Внизу, в баре, какой-то тип в твидовом пиджаке с кожаными вставками ударил одного из своих собеседников. Кто-то закричал. Лесли, перегнувшись через парапет, смотрела вниз. Я бросился бежать по балкону, расталкивая с дороги людей. Глянул на Лесли – она, изумленно раскрыв рот, глядела, как я заворачиваю за угол и мчусь по короткой части балкона, нависшей над залом по его ширине. Ни она, ни Генри Пайк, который, возможно, сейчас рулил ее сознанием, не ожидали, что я ломанусь сквозь толпу богатеев, бесцеремонно их распихивая. Как раз на это я и рассчитывал. Когда прорываешься сквозь тесные ряды возмущенных поклонников оперы, очень нелегко одновременно искать во внутреннем кармане шприц с транквилизатором. Но я каким-то образом его нащупал, и вовремя: последний поворот, и Лесли оказалась прямо передо мной.
Она спокойно и весело глядела на меня, склонив голову набок, а я думал: правильно, веди себя естественно, все равно скоро крепко уснешь. Зрители теперь сами убирались с моего пути, и последние пять метров я пролетел совершенно свободно. Точнее, пролетел бы, не поднимись инспектор Сивелл по лестнице и не ударь меня со всего размаху по лицу. Ощущение было такое, будто я с разбегу налетел на низко посаженную потолочную балку. Хлопнулся на спину, и несколько секунд белесый свод потолка плыл и колебался у меня перед глазами.
Вот черт! Может, однако, шустро двигаться, если захочет.
Генри Пайк, вселившись в кого-то, явно мог воздействовать и на других, даже на таких упертых баранов, как Сивелл. Это было очень плохо.
– Да мне плевать! – рявкнула какая-то тетка справа от меня. – Сраные мужики поют о сраных мужиках, только и всего.

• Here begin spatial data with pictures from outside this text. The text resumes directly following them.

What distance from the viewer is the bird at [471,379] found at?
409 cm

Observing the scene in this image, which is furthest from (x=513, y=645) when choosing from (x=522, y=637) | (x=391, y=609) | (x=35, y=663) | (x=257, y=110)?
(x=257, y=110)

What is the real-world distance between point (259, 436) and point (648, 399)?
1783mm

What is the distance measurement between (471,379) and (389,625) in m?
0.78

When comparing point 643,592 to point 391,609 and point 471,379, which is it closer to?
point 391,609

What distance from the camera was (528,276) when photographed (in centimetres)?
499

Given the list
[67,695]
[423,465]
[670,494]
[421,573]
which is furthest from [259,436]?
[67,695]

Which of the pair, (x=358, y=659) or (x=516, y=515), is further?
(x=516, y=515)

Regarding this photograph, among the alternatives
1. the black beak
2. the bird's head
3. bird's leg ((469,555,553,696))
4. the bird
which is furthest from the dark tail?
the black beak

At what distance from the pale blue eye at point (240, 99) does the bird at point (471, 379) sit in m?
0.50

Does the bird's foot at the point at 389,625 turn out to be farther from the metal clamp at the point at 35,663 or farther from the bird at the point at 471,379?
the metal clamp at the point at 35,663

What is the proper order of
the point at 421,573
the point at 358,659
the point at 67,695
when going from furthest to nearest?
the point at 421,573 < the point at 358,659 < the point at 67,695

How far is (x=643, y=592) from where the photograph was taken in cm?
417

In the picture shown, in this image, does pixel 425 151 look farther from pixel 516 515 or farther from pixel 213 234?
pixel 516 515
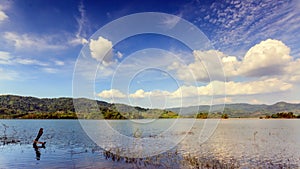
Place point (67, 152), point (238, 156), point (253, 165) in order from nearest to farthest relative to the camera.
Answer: point (253, 165)
point (238, 156)
point (67, 152)

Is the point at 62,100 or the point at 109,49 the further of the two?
the point at 62,100

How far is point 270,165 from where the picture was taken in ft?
70.4

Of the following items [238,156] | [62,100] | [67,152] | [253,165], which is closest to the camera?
[253,165]

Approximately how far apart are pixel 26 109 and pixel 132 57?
549 ft

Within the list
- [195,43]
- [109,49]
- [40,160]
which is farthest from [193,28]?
[40,160]

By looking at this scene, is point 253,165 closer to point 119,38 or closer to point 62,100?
point 119,38

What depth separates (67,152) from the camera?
27.5 m

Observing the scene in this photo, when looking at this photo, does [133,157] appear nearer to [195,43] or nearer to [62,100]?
[195,43]

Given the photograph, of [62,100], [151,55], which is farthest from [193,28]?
[62,100]

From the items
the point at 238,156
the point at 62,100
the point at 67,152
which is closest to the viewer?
the point at 238,156

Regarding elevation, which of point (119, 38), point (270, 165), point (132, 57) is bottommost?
point (270, 165)

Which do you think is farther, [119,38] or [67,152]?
[67,152]

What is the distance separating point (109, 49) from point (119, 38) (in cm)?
145

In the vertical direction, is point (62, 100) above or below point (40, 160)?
above
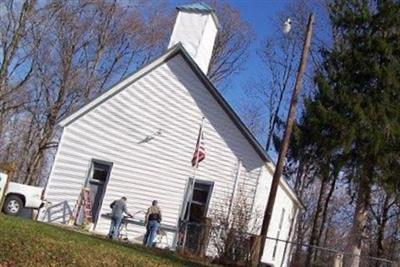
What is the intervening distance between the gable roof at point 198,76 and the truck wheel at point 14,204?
123 inches

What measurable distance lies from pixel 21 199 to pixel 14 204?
1.03 feet

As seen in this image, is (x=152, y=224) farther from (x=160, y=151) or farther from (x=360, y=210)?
(x=360, y=210)

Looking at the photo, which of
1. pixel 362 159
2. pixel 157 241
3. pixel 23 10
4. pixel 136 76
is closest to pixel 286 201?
pixel 362 159

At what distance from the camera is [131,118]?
23.0 meters

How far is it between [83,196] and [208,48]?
8.95 metres

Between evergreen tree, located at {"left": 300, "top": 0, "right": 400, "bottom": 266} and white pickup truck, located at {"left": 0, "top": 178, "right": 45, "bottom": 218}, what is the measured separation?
11.8 meters

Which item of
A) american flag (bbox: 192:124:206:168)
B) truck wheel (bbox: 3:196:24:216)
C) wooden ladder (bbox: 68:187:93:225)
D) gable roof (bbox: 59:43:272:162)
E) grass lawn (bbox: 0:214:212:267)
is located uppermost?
gable roof (bbox: 59:43:272:162)

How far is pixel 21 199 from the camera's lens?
2195 cm

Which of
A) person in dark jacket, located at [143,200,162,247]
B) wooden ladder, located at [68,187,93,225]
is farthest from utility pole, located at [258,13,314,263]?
wooden ladder, located at [68,187,93,225]

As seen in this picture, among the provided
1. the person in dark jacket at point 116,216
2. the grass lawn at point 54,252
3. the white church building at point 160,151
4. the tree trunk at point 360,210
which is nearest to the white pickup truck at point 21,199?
the white church building at point 160,151

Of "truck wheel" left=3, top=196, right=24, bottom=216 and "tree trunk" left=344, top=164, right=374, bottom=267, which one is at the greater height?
"tree trunk" left=344, top=164, right=374, bottom=267

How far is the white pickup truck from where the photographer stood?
21.7m

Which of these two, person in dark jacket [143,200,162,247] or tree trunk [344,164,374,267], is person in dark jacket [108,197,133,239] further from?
tree trunk [344,164,374,267]

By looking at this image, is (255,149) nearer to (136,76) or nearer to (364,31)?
(136,76)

Голос в динамиках объявил, что до конца антракта осталось меньше минуты и зрители приглашаются в зал на свои места. Парень в форме официанта с легким румынским акцентом попросил меня оставаться на месте до прибытия полиции, которую он вызвал.
–
– В зрительный зал? – переспросил я, но они сказали, что не знают.
Я сбежал вниз по лестнице и остановился у длинной мраморной стойки раздевалки. Если Сивелл чем и хорош, так тем, что его трудно не заметить в толпе и, увидев один раз, невозможно забыть. Капельдинер сообщил мне, что он направился в партер. Я вышел обратно в фойе, и там мне попыталась преградить путь приветливая юная леди. Я сказал ей, что хочу побеседовать с администратором. Как только она отправилась на его поиски, я проскользнул в зрительный зал.
Сначала меня оглушила музыка, накрыла гигантской мрачной волной. А потом придавило масштабом зала: гигантский, подковообразный, он ярусами алого и золотого бархата уходил высоко вверх. Впереди море людских голов простиралось до самой оркестровой ямы и сцены за ней. Декорации на сцене изображали корму плывущего корабля и были такого размера, что фальшборт возвышался над исполнителями. Все было оформлено в холодных тонах: голубом, сером, грязно-белом, – ибо корабль держал путь через суровый океан. Музыка была столь же мрачная, но вполне прокатила бы при наличии ритм-секции или, на худой конец, девушки в мини-юбке на подтанцовке. Мужчины во флотских мундирах и треуголках пели, обращаясь друг к другу, а светловолосый молодой человек в белой рубашке взирал на них огромными печальными глазами. Я почему-то сразу заподозрил, что его и, соответственно, публику, хеппи-энд отнюдь не ждет. Прислушавшись, определил, что тенор поет партию капитана, а бас, исполняющий роль главного злодея, фальшивит. Сначала я решил, что так надо по сюжету, но недовольный шепот зрителей означал обратное. Бас попытался было исправиться, но вдруг забыл текст либретто. Тенор принялся импровизировать, но внезапно сфальшивил сам и с выражением полнейшего отчаяния на лице обернулся к кулисам. Недовольный ропот в зале нарастал, заглушая музыку. Оркестр умолк – музыканты только теперь поняли, что что-то не так.